*AVAILABLE DATA*.
※ ※ ※
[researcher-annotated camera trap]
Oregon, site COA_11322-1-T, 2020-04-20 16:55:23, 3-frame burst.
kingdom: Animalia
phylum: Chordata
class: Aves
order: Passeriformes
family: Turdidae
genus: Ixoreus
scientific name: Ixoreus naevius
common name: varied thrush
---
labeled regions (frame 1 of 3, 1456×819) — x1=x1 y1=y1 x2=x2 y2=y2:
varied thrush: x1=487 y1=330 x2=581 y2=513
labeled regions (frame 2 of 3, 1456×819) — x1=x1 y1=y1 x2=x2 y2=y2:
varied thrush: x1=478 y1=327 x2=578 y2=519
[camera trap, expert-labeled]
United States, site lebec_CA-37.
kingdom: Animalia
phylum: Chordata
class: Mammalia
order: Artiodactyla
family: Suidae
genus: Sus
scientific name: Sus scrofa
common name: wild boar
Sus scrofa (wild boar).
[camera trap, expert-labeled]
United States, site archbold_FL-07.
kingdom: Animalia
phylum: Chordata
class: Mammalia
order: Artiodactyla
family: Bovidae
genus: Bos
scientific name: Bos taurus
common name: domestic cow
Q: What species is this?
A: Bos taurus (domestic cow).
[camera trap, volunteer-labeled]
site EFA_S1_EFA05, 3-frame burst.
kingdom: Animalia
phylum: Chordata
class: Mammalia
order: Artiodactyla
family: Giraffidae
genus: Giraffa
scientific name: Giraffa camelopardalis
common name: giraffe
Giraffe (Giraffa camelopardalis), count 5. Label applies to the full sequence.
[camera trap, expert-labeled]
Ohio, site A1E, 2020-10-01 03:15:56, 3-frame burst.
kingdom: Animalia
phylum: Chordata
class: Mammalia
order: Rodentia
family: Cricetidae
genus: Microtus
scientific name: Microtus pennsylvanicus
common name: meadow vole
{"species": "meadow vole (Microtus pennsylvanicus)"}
※ ※ ※
*ACTION ITEM*.
In this exercise, repeat all entries exactly.

*ANSWER TO THIS TASK*.
[researcher-annotated camera trap]
Oregon, site COA_11322-1-T, 2020-04-20 16:55:23, 3-frame burst.
kingdom: Animalia
phylum: Chordata
class: Aves
order: Passeriformes
family: Turdidae
genus: Ixoreus
scientific name: Ixoreus naevius
common name: varied thrush
---
labeled regions (frame 1 of 3, 1456×819) — x1=x1 y1=y1 x2=x2 y2=y2:
varied thrush: x1=487 y1=330 x2=581 y2=513
labeled regions (frame 2 of 3, 1456×819) — x1=x1 y1=y1 x2=x2 y2=y2:
varied thrush: x1=478 y1=327 x2=578 y2=519
[camera trap, expert-labeled]
United States, site lebec_CA-37.
kingdom: Animalia
phylum: Chordata
class: Mammalia
order: Artiodactyla
family: Suidae
genus: Sus
scientific name: Sus scrofa
common name: wild boar
Sus scrofa (wild boar).
[camera trap, expert-labeled]
United States, site archbold_FL-07.
kingdom: Animalia
phylum: Chordata
class: Mammalia
order: Artiodactyla
family: Bovidae
genus: Bos
scientific name: Bos taurus
common name: domestic cow
Q: What species is this?
A: Bos taurus (domestic cow).
[camera trap, volunteer-labeled]
site EFA_S1_EFA05, 3-frame burst.
kingdom: Animalia
phylum: Chordata
class: Mammalia
order: Artiodactyla
family: Giraffidae
genus: Giraffa
scientific name: Giraffa camelopardalis
common name: giraffe
Giraffe (Giraffa camelopardalis), count 5. Label applies to the full sequence.
[camera trap, expert-labeled]
Ohio, site A1E, 2020-10-01 03:15:56, 3-frame burst.
kingdom: Animalia
phylum: Chordata
class: Mammalia
order: Rodentia
family: Cricetidae
genus: Microtus
scientific name: Microtus pennsylvanicus
common name: meadow vole
{"species": "meadow vole (Microtus pennsylvanicus)"}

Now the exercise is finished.